Stored records:
++++++++++
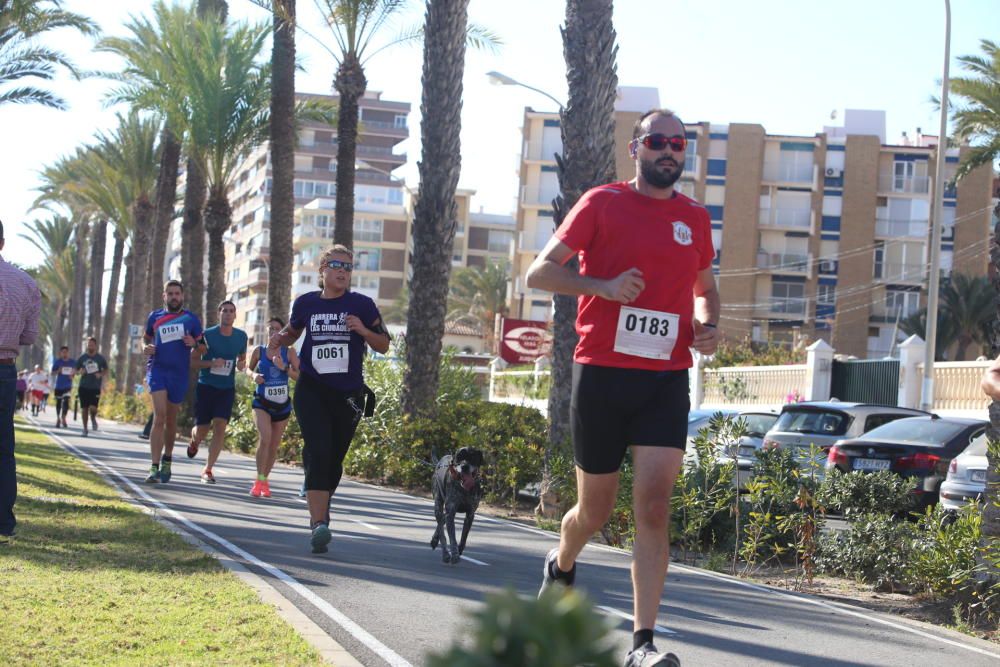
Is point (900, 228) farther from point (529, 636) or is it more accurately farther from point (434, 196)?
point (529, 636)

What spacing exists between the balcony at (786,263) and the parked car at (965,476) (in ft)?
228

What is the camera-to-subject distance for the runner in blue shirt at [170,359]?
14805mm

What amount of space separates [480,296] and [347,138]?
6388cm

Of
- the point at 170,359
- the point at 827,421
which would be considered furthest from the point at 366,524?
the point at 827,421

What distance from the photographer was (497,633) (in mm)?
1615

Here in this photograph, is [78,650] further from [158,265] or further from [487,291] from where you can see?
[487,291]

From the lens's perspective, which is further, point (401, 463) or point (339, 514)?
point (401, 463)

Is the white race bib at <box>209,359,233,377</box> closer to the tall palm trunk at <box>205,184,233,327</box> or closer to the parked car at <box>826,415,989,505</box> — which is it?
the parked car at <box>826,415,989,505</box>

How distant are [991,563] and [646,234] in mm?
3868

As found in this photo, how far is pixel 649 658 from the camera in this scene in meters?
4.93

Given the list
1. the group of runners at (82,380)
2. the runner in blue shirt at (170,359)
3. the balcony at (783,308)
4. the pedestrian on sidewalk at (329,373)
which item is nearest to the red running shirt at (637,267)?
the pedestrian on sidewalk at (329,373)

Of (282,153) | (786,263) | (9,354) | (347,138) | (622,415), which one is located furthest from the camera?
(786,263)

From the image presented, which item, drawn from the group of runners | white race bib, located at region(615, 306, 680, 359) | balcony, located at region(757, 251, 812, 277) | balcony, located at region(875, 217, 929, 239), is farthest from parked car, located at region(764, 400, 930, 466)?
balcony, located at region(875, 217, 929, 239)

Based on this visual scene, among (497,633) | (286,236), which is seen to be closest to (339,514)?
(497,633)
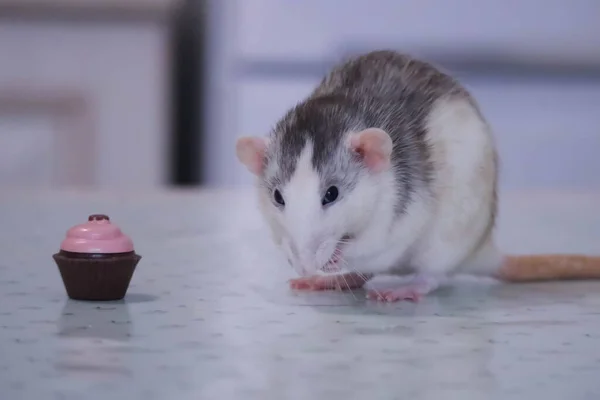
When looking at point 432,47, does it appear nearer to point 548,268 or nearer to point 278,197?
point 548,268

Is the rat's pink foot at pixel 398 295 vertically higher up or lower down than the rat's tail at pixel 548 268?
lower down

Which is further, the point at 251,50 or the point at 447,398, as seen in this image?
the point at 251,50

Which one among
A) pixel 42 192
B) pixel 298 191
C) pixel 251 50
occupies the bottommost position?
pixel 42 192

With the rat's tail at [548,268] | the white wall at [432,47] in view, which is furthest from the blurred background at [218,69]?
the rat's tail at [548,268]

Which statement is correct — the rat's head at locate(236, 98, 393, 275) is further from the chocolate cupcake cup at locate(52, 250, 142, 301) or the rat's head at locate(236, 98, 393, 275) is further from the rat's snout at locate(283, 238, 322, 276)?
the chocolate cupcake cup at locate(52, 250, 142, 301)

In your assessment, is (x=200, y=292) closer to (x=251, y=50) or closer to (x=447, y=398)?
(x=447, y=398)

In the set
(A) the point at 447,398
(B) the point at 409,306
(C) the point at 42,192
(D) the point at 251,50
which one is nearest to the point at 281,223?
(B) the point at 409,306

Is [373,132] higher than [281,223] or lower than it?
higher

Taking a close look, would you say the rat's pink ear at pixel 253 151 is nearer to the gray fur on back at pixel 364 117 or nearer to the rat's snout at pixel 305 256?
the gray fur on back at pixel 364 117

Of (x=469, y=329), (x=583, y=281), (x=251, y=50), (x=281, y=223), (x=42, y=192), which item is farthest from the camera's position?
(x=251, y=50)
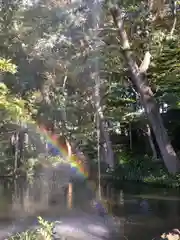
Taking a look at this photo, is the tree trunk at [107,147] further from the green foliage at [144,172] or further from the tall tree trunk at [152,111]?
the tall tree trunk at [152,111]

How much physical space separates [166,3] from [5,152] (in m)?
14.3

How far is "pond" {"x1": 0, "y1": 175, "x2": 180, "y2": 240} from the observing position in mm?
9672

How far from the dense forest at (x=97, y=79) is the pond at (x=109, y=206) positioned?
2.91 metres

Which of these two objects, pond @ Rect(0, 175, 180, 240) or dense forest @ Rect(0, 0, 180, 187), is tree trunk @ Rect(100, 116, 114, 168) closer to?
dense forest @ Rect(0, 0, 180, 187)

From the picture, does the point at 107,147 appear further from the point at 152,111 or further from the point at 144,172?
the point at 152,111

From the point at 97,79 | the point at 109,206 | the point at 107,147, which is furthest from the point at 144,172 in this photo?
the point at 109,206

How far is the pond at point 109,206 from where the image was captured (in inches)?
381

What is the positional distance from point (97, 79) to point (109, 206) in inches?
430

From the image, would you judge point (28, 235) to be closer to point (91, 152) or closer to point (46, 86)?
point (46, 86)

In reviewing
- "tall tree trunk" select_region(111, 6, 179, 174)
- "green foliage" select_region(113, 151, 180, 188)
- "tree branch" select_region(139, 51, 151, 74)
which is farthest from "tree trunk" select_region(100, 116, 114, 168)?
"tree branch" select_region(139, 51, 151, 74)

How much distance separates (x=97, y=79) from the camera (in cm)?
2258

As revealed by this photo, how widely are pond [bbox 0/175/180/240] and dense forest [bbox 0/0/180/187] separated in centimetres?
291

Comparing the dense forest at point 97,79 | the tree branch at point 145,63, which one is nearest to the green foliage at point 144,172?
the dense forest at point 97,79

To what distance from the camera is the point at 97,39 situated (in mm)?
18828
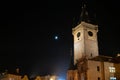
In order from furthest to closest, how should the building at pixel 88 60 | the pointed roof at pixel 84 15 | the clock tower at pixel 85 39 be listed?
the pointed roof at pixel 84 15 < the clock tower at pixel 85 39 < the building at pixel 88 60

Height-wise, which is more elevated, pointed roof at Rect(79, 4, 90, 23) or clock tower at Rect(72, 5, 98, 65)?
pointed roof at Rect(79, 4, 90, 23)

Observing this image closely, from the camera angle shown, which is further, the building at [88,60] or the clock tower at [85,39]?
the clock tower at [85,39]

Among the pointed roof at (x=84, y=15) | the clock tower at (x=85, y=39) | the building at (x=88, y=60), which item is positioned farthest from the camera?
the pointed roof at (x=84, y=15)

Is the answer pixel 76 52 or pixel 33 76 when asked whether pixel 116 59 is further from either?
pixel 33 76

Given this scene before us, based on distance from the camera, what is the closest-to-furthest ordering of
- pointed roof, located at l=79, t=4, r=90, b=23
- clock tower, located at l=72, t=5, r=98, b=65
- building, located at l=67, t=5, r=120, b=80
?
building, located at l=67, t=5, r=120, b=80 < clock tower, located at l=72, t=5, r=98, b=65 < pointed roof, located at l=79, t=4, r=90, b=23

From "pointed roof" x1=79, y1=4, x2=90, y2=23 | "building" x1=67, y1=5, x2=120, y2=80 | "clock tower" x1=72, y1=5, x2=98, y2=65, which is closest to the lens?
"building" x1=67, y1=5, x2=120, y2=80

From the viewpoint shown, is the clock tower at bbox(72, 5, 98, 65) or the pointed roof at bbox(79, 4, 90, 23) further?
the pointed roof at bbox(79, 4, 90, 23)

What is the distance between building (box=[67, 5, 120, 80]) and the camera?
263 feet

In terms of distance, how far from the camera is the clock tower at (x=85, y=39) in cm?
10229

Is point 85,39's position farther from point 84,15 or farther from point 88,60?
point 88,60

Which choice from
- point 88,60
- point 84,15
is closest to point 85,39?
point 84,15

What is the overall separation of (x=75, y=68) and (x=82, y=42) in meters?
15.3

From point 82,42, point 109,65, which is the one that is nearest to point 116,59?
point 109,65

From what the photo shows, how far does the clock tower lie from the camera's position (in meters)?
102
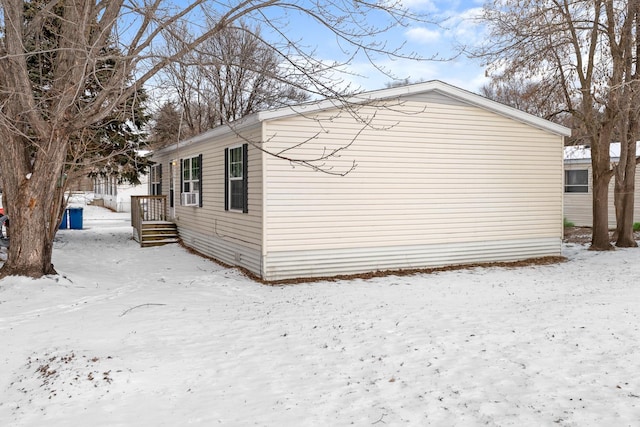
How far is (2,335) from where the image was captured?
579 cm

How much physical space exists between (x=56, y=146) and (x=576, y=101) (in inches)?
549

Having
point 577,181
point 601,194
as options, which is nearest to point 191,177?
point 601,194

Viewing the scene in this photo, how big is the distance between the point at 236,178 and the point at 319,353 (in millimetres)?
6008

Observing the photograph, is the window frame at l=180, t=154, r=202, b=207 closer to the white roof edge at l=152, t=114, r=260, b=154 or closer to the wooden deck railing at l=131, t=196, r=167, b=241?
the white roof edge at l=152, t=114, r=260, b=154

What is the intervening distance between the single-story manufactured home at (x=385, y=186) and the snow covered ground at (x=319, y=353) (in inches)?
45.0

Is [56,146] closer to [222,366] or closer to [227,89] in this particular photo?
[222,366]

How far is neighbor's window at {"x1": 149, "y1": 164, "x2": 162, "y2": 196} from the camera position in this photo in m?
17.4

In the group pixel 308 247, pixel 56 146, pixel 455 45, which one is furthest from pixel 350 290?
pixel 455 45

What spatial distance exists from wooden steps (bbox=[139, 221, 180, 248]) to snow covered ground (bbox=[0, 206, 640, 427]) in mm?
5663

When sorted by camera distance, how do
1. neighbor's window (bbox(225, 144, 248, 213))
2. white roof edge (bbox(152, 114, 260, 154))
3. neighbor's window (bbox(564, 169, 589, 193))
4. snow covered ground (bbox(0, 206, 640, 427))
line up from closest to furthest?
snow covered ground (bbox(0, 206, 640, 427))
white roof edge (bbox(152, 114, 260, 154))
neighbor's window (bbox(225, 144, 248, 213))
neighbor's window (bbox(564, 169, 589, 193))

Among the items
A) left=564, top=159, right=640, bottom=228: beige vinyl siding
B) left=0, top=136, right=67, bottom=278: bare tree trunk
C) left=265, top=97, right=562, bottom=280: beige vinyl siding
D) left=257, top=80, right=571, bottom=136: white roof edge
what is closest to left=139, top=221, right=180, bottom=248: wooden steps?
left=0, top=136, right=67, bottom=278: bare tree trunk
++++++++++
* [What the exercise asks]: All lines from the one with "What is the intervening" through the final line above are to be quoted exactly; quote no other line.

* [Task result]:
What is the intervening distance between the single-story manufactured home at (x=385, y=186) and the snow covered ground at (x=319, y=353) (in inches)?
45.0

Is [56,146] closer to [222,366] or closer to [227,89] in this particular photo?
[222,366]

How far is neighbor's window at {"x1": 149, "y1": 164, "x2": 162, "y2": 196} from the camera position in this photo in m?
17.4

In the group pixel 308 247, pixel 56 146, pixel 455 45, which one is furthest from pixel 350 290?
pixel 455 45

What spatial distance exists from wooden steps (bbox=[139, 221, 180, 248]) to snow covered ground (bbox=[0, 206, 640, 427]) in mm?
5663

When sorted by camera distance, how do
1. neighbor's window (bbox(225, 144, 248, 213))
2. white roof edge (bbox(152, 114, 260, 154))
3. neighbor's window (bbox(564, 169, 589, 193))
4. snow covered ground (bbox(0, 206, 640, 427))
line up from closest to furthest?
snow covered ground (bbox(0, 206, 640, 427))
white roof edge (bbox(152, 114, 260, 154))
neighbor's window (bbox(225, 144, 248, 213))
neighbor's window (bbox(564, 169, 589, 193))

Among the items
A) left=564, top=159, right=640, bottom=228: beige vinyl siding
B) left=0, top=136, right=67, bottom=278: bare tree trunk
C) left=265, top=97, right=562, bottom=280: beige vinyl siding
D) left=257, top=80, right=571, bottom=136: white roof edge
what is closest to left=139, top=221, right=180, bottom=248: wooden steps?
left=0, top=136, right=67, bottom=278: bare tree trunk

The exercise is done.